Hi,
I'm developing a software to generate a Turing Machine from a regular expression.
[ EDIT: To clarify, the OP wants to take a regular expression as input, and programmatically generate a Turing Machine to perform the same task. OP is seeking to perform the task of creating a TM from a regular expression, not using a regular expression. ]
First I'll explain a bit what I have done and then what is my specific problem:
I've modeled the regular expression as follows:
RegularExpression (interface): the classes below implements this interface
Simple (ie: "aaa","bbb","abcde"): this is a leaf class it does not have any subexpressions
ComplexWithoutOr (ie: "a(ab)*","(a(ab)c(b))*"): this class contains a list of RegularExpression.

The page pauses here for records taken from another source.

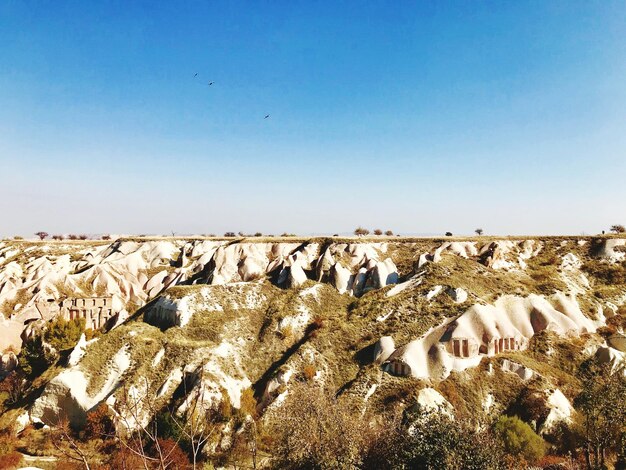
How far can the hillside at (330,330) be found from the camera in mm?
39594

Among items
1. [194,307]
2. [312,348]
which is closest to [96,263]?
[194,307]

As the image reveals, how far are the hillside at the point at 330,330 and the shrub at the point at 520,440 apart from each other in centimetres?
240

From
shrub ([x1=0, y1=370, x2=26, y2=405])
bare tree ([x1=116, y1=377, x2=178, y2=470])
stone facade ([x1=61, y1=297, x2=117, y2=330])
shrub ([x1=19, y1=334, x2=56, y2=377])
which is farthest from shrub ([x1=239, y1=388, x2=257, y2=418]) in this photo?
stone facade ([x1=61, y1=297, x2=117, y2=330])

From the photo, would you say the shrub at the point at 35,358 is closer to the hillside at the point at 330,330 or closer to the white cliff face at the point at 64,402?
the hillside at the point at 330,330

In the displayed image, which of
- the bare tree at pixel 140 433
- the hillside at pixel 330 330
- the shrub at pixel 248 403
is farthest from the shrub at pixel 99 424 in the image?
the shrub at pixel 248 403

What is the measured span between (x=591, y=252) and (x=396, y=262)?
30436mm

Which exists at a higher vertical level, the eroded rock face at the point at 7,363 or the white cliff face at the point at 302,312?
the white cliff face at the point at 302,312

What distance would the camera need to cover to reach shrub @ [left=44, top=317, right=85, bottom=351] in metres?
52.1

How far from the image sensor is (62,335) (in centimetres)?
5309

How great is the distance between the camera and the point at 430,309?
4984 cm

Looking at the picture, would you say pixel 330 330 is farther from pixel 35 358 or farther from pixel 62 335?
pixel 35 358

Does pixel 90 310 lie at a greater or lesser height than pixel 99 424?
greater

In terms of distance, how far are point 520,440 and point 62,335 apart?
52.4 metres

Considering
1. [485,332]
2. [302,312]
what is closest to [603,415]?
[485,332]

ComplexWithOr (ie: "a(a|b)","(a((ab)|c(b))"): this class contains an Or operation, which contains a list of RegularExpression. It represents the "a|b" part of the first example and the "(ab)|c(b)" of the second one.
Variable (ie: "awcw", where w E {a,b}*): this is not yet implemented, but the idea is to model it as a leaf class with some different logic from Simple. It represents the "w" part of the examples.

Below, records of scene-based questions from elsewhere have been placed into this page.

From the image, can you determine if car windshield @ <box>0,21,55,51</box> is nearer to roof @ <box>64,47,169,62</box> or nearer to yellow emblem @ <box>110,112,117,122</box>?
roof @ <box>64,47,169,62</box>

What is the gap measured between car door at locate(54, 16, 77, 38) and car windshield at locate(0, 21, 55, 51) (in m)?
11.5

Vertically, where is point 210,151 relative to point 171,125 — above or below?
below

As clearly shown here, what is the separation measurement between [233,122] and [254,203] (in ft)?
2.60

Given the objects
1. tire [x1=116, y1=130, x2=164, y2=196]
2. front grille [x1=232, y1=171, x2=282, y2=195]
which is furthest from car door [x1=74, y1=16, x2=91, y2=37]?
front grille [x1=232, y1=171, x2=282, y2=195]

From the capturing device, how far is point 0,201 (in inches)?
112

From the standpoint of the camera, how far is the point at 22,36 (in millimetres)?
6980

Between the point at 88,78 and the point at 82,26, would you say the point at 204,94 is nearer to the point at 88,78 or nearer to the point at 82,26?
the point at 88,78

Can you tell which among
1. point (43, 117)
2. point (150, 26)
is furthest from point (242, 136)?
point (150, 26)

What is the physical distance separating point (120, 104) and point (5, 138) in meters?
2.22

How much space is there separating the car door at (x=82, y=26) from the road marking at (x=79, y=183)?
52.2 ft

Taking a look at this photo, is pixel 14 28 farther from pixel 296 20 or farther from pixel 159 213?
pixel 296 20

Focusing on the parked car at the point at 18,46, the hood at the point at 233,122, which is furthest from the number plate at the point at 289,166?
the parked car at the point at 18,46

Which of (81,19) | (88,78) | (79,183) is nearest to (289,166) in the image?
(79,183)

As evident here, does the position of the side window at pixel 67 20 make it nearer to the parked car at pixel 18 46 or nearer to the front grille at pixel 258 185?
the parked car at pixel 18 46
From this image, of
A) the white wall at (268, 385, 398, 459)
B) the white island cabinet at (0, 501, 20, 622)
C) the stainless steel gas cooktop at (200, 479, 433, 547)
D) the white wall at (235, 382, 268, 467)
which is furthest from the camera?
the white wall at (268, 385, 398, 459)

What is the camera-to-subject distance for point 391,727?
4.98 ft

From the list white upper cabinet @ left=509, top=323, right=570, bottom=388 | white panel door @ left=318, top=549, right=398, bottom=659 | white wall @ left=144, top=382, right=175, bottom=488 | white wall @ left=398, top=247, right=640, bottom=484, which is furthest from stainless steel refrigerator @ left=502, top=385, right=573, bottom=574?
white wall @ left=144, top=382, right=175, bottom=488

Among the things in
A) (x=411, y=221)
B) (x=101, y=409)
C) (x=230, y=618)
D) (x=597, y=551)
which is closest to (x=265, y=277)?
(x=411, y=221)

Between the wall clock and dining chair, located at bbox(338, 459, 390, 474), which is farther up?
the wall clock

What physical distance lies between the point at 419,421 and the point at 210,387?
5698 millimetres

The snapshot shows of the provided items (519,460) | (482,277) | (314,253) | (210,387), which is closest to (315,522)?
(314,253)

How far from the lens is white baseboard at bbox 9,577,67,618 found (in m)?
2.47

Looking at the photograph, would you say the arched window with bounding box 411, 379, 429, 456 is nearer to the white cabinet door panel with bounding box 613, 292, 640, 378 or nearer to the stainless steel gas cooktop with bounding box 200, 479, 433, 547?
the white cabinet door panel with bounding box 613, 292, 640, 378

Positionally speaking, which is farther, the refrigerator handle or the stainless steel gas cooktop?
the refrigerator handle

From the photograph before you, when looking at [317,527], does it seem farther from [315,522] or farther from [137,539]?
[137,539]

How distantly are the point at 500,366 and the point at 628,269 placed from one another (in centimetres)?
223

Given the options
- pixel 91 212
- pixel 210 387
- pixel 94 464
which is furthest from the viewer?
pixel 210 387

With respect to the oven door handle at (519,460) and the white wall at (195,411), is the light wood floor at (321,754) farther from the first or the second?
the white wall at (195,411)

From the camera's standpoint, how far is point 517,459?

It is important that you understand and agree with the model above. If you have questions make a comment, before continue reading...

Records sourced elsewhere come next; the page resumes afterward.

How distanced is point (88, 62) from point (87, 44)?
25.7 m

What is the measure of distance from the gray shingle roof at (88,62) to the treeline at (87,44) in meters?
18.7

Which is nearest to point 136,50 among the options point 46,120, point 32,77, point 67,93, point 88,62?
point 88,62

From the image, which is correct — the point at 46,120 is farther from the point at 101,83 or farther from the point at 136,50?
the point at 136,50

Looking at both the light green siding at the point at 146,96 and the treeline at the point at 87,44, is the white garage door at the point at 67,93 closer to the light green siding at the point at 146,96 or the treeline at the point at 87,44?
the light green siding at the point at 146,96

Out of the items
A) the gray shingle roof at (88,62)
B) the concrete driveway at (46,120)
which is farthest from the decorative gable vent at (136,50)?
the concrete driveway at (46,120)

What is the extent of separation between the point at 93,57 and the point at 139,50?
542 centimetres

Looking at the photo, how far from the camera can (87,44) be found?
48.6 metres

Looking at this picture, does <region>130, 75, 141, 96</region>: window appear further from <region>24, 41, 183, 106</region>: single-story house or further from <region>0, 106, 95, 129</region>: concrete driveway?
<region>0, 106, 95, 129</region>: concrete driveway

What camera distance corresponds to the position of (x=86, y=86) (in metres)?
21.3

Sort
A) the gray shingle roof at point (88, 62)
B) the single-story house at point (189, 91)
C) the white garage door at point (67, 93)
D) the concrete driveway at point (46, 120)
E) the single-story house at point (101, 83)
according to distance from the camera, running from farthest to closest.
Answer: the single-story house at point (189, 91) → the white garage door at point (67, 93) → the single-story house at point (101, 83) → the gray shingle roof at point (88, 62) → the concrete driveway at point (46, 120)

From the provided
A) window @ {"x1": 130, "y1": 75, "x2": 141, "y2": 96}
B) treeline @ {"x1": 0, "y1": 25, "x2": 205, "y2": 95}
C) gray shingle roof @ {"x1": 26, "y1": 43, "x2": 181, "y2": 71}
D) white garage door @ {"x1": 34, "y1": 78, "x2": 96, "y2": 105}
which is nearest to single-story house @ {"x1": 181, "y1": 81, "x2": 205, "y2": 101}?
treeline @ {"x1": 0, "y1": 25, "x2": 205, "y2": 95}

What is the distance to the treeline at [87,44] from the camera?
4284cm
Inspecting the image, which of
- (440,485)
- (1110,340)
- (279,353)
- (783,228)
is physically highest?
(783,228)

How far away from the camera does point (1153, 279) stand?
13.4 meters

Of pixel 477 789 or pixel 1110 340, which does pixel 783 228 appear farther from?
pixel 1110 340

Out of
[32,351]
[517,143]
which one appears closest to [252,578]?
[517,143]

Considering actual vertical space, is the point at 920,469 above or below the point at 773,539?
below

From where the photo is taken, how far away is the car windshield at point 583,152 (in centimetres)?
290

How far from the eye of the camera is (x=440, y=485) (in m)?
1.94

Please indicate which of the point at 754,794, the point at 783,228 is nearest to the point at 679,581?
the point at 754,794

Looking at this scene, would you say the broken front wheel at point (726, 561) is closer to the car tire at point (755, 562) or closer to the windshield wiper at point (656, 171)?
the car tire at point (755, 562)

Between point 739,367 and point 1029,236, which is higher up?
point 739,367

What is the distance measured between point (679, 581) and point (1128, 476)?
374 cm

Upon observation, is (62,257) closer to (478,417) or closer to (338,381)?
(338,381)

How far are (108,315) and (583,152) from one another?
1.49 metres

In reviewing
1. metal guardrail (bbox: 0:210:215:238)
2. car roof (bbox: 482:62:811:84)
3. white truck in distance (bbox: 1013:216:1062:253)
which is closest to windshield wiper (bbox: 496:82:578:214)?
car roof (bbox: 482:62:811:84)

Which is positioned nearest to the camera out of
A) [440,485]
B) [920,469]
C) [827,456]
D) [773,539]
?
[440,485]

When it comes to MT generation, I have different levels of complexity:
Simple: this type of expression is already working. Generates a new state for each letter and moves right. If in any state, the letter read is not the expected, it starts a "rollback circuit" that finishes with the MT head in the initial position and stops in a not final state.
ComplexWithoutOr: here it comes my problem. Here, the algorithm generates an MT for each subexpression and concat them. This work for some simple cases, but I have problems with the rollback mechanism.
Here is an example that does not work with my algorithm:
"(ab)abac": this is a ComplexWithoutOr expression that contains a ComplexWithOr expression "(ab)" (that has a Simple expression inside "ab") and a Simple expression "abac"
My algorithm generates first an MT1 for "ab". This MT1 is used by the MT2 for "(ab)*", so if MT1 succeed it enters again in MT1, otherwise MT1 rollbacks and MT2 finishes right. In other words, MT2 cannot fail.
Then, it generates an MT3 for "abac". The output of MT2 it is the input of MT3. The output of MT3 is the result of the execution
Now, let suppose this input string: "abac". As you can see it matches with the regular expression. So let see what happens when the MT is executed.
MT1 is executed right the first time "ab". MT1 fails the second time "ac" and rollback, putting the MT head in the 3rd position "a". MT2 finishes right and input is forwarded to MT3. MT3 fails, because "ac"!="abac". So MT does not recognize "abac".
Do you understand the problem? Do you know any solution for this?
I'm using Java to develop it, but the language it is not important, I'd like to discuss the algorithm.